To supplement the students’ learning process all course materials will be available online, e.g. through CUHK’s Blackboard system. To access these materials registered students input their student number and password, and if they so wish, they can download materials. Materials accessible to students include chapters from books, journal papers, photos, virtual reality animation, maps, lecture PowerPoints, and voice recordings of the lectures. The use of online resources ensures that if for any reason a student is unable to attend a class that individual can still access all materials given out in the lecture, and so not fall behind in the course. Furthermore, texts pertinent to assignment questions can be uploaded by Profs Hu-Dehart and Morley if there are problems obtaining books or papers from the libraries at Brown University and CUHK. However, to also support student learning outside of the classroom, and so to offer a structured environment beyond the classroom, the courses uses a variety of interactive online instructional methods. These include: 

  1. An online forum/Facebook group. This allows, for instance, the Professors to follow-up on matters discussed in the lectures but it also allows students to exchange their thoughts and experiences of Philippine history. The online forum has three objectives:

(i) To provide a communicative tool where everyone can collectively learn from each other
rather than from just the traditional teacher-centred learning situation.
(ii) To build from knowledge acquired in the lecture hall. For example, by Prof. Morley
posting online questions it allows for the exercising of discussion, in turn extending
student learning beyond the foundation of the lecture.
(iii) Respects the fact that all students already have knowledge about history, and can
develop their own understanding of Asian history in light of their existing
know-how and experiences of the real world.

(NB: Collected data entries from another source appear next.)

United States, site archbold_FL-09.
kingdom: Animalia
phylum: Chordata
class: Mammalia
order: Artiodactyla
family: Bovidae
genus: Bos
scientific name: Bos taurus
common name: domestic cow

  1. Provide links to videos. These can help train the mind to grasp Philippine society in a more detailed way, in so doing allowing students to have a greater awareness of Manila’s physical and cultural form. Such videos will be used, in some instances, prior to lectures to aid the development of critical thinking about the past.
  2. Assignment planning sheets to guide students through the thought and analysis processes pertinent to composing written work on the Philippines and its colonial history.
  3. A website to use for the purpose of ‘visiting’ Manila. The website provides a ‘virtual fieldtrip’ of the Spanish-era walled city and nearby American colonial era space today called Rizal Park.
  4. Reading materials will be regularly uploaded onto Blackboard. This will enable students to access materials central to the course as it unfolds.

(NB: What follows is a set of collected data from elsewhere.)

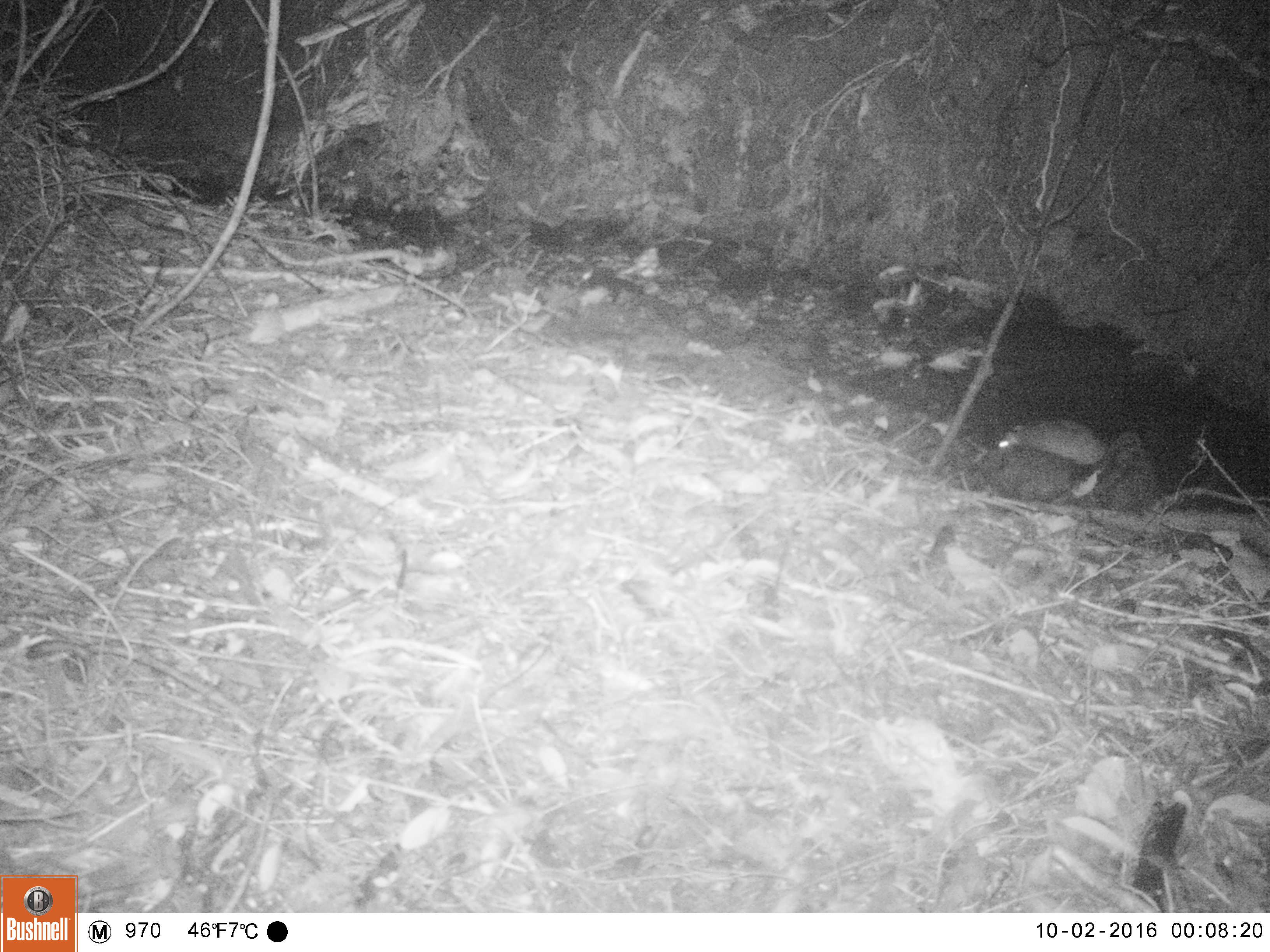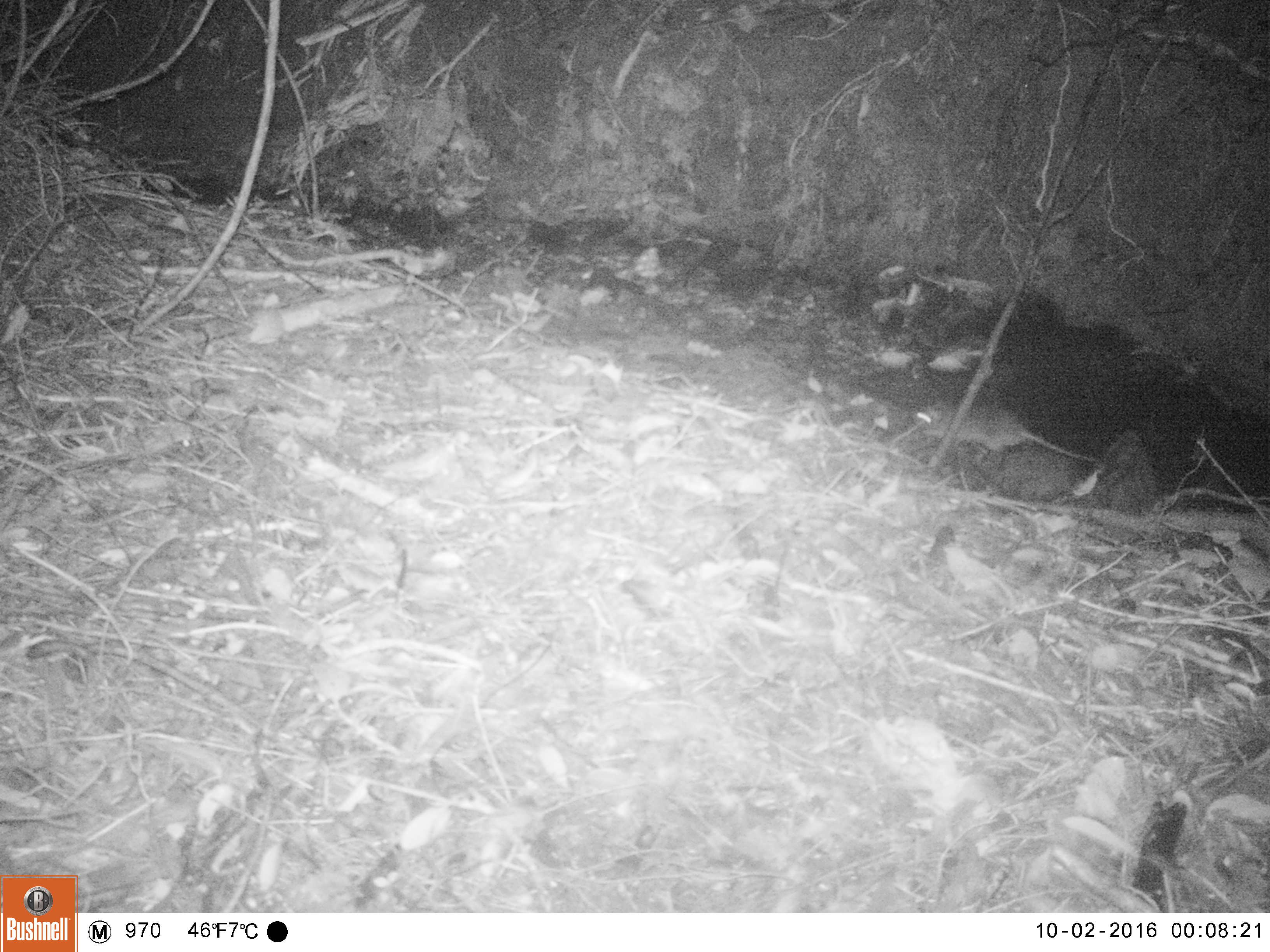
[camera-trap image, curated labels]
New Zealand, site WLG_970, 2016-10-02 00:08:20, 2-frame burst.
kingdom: Animalia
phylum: Chordata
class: Mammalia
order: Rodentia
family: Muridae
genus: Rattus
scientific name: Rattus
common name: rat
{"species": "rat (Rattus)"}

Accordingly, with the lecture, tutorials and online learning support mechanisms a coherent scholarly environment is provided for, one that is purposefully formed to provide for the extension of wisdom both inside and outside the classroom.

 

The Virtual Fieldtrip to Manila

As part of HIST4400C students will, via a website designed by Prof. Morley, undertake a fieldtrip to Manila. Offering a guided tour through two historic districts students will be given opportunity at first hand to see Spanish and American History in the capital city of the Philippines, Manila. Integrating videos, interactive 360-degree panoramic photos, primary sources, etc., the fieldtrip will supplement information taught within the classroom so as to expand historic knowledge (i.e. factual and skills).

 

學術著作誠信

請注意大學有關學術著作誠信的政策和規則,及適用於犯規事例的紀律指引和程序。詳情可瀏覽網址:http://www.cuhk.edu.hk/policy/academichonesty/

學生遞交作業時,必須連同已簽署的聲明一併提交,表示他們知道有關政策、規則、指引及程序。

  • 如屬小組習作,則所有組員均須簽署聲明;所有組員(不論有否簽署聲明及不論有否直接或間接撰寫有問題的內容)均須負上集體責任及受到懲處。
  • 如作業以電腦製作、內容以文字為主,並經由大學「維誠」系統 (VeriGuide) 提交者,學生將作業的電子檔案上載到系統後,便會獲得收據,收據上已列明有關聲明。

未有夾附簽署妥當的聲明的作業,老師將不予批閱。

學生只須提交作業的最終版本。

學生將作業或作業的一部份用於超過一個用途(例如:同時符合兩科的要求)而沒有作出聲明會被視為未有聲明重覆使用作業。學生重覆使用其著作的措辭或某一、二句句子很常見,並可以接受,惟重覆使用全部內容則構成問題。在任何情況下,須先獲得相關老師同意方可提交作業。